The living room area has a reclining chair, couch, TV, DVD player, and a small table with two chairs.  There are also lamps, side tables, and an alarm clock in each bedroom and the living room, as well as a landline telephone in the living room. 

The kitchen contains the following:  microwave, dishwasher, refrigerator, six pots/pans (all on the smaller side), and four each - bowls, plates, mugs, small plates, knives, forks, spoons.  There are also two towels, two washclothes, and two hand towels, as well as one set of sheets for each bed.  The checklist we were given listed 10 oz and 14 oz tumblers, but our apartment does not have them.  The SFAC has some cleaning supplies that you can get, and there is a vacuum cleaner at the front desk that may be signed for when needed.

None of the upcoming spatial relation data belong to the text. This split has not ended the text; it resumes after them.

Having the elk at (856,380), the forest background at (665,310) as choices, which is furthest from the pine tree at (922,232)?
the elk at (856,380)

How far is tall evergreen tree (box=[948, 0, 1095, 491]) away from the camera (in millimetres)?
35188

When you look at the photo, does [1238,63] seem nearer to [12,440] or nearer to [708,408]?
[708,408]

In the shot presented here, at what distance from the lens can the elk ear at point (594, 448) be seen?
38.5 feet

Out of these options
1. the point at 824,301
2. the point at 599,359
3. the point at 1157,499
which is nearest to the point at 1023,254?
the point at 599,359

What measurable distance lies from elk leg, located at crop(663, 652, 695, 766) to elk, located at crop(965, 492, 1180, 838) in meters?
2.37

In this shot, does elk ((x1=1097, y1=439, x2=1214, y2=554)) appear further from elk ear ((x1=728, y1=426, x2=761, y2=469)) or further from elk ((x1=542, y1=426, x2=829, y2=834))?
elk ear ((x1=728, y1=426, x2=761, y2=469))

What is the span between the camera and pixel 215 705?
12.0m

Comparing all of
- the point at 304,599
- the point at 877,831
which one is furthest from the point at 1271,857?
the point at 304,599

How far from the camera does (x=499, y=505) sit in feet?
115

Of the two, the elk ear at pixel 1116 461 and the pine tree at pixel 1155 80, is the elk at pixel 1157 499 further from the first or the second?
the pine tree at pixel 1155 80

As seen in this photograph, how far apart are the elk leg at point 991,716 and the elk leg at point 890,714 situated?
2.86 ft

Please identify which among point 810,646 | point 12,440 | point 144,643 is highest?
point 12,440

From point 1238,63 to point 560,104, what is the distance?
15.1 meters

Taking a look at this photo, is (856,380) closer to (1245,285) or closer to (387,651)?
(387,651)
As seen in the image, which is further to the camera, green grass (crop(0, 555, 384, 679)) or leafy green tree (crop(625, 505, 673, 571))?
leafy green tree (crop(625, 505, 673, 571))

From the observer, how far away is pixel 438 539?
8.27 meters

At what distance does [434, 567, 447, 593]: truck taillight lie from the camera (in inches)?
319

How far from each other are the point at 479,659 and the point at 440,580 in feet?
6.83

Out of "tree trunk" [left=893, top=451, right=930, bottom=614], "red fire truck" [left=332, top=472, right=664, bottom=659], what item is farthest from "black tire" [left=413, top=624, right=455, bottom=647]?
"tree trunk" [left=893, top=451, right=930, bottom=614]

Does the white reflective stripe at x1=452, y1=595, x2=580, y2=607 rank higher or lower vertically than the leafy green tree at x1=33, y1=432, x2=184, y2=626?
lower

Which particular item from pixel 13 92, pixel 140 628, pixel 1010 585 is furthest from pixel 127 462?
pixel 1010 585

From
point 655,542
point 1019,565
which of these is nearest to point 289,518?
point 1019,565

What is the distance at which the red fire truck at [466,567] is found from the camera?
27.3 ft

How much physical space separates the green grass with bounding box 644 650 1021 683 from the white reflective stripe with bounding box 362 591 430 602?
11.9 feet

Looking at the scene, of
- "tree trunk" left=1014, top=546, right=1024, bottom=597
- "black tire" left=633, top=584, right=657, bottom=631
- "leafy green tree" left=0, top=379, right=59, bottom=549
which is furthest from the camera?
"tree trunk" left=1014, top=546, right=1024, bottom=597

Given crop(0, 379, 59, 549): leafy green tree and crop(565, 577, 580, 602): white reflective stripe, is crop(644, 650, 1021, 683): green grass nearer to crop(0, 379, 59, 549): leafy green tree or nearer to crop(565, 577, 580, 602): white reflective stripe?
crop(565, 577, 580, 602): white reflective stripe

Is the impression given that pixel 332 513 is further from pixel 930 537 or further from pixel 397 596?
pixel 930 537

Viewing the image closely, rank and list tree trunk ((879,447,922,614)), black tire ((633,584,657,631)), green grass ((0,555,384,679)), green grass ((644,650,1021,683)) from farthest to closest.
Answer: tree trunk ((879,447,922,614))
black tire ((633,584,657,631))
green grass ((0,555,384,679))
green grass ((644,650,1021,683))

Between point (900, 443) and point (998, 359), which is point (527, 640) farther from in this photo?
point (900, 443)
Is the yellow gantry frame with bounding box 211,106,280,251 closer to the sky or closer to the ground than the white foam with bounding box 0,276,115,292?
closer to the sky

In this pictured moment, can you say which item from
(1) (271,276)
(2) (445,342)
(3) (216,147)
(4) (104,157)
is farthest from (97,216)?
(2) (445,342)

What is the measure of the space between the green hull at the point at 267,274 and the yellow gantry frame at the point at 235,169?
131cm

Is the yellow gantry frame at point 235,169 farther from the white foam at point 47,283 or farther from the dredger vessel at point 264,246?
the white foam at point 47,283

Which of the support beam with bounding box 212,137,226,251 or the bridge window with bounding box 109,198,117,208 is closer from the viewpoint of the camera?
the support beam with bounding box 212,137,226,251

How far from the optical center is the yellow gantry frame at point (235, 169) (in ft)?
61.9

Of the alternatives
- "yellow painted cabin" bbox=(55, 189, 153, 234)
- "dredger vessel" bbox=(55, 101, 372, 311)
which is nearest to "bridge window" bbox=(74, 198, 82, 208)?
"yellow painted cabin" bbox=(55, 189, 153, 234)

o set up the apartment, you will need to get paper products (toilet paper, paper towels, etc.), food, towels, laundry detergent, dishwashing liquid, etc., since all of these things are necessary but not provided.  Many people also get additional items for the kitchen, such as mixing bowls, serving spoons, carving knives, crock pot, toaster or toaster oven, coffee pot, etc.

The Warrior Cafe is downstairs where the Warrior can eat for free with his meal card, but sometimes it is just nice to have a home cooked meal.

That's the story, morning glory.  I've tried to give a comprehensive look at the first stage of outpatient, and the apartment.  Hope this helps those of you coming behind us to know what to anticipate, and to know what you need to buy to set up the apartment.  If I've forgotten anything or if there is a particular question that you have, leave a comment and I will do my best to address it!

Thank you for continuing this long journey with us!  We are closer to the top than ever before.  Climb to glory!  All the way!  To the top!  I'll meet you there with a cold drink and a big smile.


  1. mama mia! that's quite a schedule!! hope you get to sleep in again sunday morning. congratulations on outpatient status -- it sure would be nice if everything were less of a challenge at this point. i hope at least someone helps you get the stuff all the groceries and other supplies you need. (or am i dreaming...??)

  2. Praying for you all as you take this huge next step... For peace and provision...

  3. Wow, you've made it to the next leg of the journey. Congratulations! I was so glad that you explained where you are staying and what it's like. When you mentioned that you and Krystina had to move all of your things out of Fisher House, I started to wonder where you were going. I'm glad to hear that the 3 of you are all together!

  4. Continuing to pray so very hard!
    Psalms 28:1-2 Unto thee will I cry, O LORD my rock; be not silent to me: lest, if thou be silent to me, I become like them that go down into the pit. Hear the voice of my supplications, when I cry unto thee, when I lift up my hands toward thy holy oracle.

  5. Went through this experience with the VA at Vanderbilt a couple of yrs ago with my uncle. Do you have any family close? That makes things much easier. Would carry meals up there daily and do their grocery shopping for them. He had AML, and then my aunt ( his caretaker) had her rotator cuff fixed so I ended up living in the apartment with them and caring for them both. Was tough bit well worth it. Wouldn't trade the time I got with my uncle that summer before he passed. Make sure you are taking good care of you too so you can take good care of your warrior. Will keep you all in my prayers. May God bless you and keep you in his arms during this long journey.